Finished reading Philip Roth’s
American Pastoral, winner of the coveted Pulitzer Prize in 1998. Roth’s novel seeks to be an ambitious literary statement – some would call it a pretentious read – as it follows in the footsteps of many past literary figures who’ve searched for a final word on the American Dream. Roth is a skilled enough writer to attempt his own say on the American Dream – an otherwise over worn theme that’s occupied and hamstrung the highest levels of American Literature since the 1920s. Nevertheless, the reader (or at least me) is left weighed down by the exceeding pessimism/cynicism/negativity of Roth’s
American Pastoral.
Set in mostly Newark NJ, the plot follows its uplifting and upstanding main character, Seymour Levov, as the narrative jumps back and forth across Levov’s life from the WWII 1940s through the social upheavals of the 1960s and ending in the 1990s when the undeserved damage to Levov’s life has set in. With Levov, Roth creates an otherwise perfect character, a living American Dream – local basketball star, caretaker of his family’s glove manufacturing business, devout to religion and his growing family, and deserving of his contentment – only to systematically destroy this character, piece by piece, and by doing so, souring the sense of optimism that a self-built post-WWII America affords. The Wikipedia page for American Pastoral sums this up well:
“Seymour sadly concludes that everyone he knows may have a veneer of respectability, but each engages in subversive behavior, and that he cannot understand the truth about anyone based upon the conduct they outwardly display. He is forced to see the truth about the chaos and discord rumbling beneath the "American pastoral."As readers, I don’t believe we invite much of our reading to inform us of the author, especially that of commercial fiction. But in the case of literary figures it’s almost unavoidable. After reading enough F. Scott Fitzgerald, we might rightfully conclude that
Gatsby’s famed author was a hopeless dreamer with persistent financial problems.
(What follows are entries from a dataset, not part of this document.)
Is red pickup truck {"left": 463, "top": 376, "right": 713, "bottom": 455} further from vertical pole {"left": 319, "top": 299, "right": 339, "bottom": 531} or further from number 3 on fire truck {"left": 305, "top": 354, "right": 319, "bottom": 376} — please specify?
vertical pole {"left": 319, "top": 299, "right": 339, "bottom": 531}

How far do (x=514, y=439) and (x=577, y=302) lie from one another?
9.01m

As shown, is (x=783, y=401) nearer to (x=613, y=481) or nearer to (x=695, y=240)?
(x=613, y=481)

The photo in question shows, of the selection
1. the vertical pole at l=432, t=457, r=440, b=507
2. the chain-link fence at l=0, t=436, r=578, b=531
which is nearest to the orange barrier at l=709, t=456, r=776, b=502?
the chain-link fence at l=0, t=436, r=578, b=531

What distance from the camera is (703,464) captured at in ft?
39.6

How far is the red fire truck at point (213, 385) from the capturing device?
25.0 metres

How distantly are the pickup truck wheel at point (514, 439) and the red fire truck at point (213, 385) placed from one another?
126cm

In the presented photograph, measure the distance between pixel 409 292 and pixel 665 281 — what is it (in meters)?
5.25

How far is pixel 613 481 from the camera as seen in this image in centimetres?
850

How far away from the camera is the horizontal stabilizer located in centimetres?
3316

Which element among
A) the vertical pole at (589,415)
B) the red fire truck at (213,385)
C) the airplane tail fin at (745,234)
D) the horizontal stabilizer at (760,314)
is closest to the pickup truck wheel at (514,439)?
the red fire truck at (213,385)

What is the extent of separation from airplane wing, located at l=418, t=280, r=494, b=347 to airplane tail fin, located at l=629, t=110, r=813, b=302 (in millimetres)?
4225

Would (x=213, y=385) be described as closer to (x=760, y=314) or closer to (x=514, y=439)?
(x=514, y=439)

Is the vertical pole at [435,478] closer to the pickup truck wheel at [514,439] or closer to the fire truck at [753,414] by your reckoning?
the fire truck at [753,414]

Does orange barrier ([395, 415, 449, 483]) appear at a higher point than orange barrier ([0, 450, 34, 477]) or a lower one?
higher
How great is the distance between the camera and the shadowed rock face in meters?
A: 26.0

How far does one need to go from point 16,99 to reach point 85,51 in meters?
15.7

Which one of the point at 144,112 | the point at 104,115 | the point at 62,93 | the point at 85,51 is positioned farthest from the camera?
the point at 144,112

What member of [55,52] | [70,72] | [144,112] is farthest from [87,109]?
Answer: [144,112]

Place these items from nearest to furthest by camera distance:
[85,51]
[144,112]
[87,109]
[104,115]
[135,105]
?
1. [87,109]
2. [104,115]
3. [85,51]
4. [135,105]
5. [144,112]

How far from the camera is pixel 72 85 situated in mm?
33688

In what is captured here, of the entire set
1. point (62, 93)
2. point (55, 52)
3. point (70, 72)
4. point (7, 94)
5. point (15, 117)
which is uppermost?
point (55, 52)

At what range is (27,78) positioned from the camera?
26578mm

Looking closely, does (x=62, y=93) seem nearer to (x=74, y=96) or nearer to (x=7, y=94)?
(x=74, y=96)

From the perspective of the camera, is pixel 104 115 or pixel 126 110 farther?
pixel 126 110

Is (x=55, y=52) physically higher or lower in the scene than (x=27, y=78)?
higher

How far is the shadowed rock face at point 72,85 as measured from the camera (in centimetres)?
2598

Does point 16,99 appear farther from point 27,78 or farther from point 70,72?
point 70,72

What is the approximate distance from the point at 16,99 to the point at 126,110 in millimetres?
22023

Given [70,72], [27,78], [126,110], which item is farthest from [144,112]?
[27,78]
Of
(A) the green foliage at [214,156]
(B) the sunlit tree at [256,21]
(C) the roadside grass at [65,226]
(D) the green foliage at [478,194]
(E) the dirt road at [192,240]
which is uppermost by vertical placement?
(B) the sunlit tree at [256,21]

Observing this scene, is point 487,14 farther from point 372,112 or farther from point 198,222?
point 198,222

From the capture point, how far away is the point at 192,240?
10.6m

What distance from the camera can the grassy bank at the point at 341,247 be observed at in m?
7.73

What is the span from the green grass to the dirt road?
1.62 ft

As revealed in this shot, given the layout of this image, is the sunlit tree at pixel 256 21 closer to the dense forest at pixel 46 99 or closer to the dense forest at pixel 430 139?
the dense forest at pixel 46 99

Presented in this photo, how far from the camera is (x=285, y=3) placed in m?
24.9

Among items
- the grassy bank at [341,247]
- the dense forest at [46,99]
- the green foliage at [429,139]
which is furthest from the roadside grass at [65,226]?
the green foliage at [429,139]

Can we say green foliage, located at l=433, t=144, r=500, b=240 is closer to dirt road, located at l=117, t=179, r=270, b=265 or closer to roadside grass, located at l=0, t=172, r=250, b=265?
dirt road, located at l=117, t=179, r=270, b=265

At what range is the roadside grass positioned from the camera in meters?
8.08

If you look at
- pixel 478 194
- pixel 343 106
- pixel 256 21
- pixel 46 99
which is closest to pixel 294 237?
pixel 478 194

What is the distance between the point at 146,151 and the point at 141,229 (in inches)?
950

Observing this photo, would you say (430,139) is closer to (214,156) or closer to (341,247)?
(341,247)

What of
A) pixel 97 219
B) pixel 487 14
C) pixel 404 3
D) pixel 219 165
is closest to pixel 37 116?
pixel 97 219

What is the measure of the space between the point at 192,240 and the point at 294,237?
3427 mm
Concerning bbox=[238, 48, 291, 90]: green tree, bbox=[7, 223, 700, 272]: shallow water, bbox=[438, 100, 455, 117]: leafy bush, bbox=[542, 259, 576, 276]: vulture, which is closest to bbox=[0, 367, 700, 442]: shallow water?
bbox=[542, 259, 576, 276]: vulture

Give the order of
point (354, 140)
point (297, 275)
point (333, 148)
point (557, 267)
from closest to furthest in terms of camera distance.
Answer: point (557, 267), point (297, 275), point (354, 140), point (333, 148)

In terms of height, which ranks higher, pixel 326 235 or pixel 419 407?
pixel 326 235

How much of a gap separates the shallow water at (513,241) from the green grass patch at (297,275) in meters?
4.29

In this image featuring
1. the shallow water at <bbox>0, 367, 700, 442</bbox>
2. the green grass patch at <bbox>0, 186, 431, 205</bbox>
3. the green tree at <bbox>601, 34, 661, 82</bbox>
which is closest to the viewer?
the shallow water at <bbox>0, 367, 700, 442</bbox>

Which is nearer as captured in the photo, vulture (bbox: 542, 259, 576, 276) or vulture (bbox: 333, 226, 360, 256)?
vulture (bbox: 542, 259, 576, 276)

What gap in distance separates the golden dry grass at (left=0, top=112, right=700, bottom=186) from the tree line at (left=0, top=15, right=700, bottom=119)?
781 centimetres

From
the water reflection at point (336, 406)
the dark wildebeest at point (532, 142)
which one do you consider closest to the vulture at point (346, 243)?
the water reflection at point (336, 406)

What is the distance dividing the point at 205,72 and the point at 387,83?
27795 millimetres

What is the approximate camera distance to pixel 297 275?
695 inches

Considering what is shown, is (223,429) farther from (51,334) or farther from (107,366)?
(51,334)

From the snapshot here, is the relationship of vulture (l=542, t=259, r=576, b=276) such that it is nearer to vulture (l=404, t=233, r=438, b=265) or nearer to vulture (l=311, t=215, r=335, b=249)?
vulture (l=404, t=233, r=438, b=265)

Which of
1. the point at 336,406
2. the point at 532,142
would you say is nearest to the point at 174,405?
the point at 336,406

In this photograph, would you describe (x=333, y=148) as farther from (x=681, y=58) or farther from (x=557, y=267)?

With Edgar Allen Poe or Franz Kafka we might conclude they both 1) needed psychological help but 2) also used their unsettling writings as a form of self-psychological help. We’d also might rightfully conclude that Sylvia Plath suffered from a number of mental illnesses after reading her memorable novel
The Bell Jar which progresses quite helplessly through the mental downfall of the novel’s main character.
Hardly any of the fiction we read leaves us upset by the thematic intentions of an author. But in this case, Philip’s Roth’s message is that of spreading hopelessness;
American Pastoral wants readers to distrust post-WWII America, each other, and ourselves.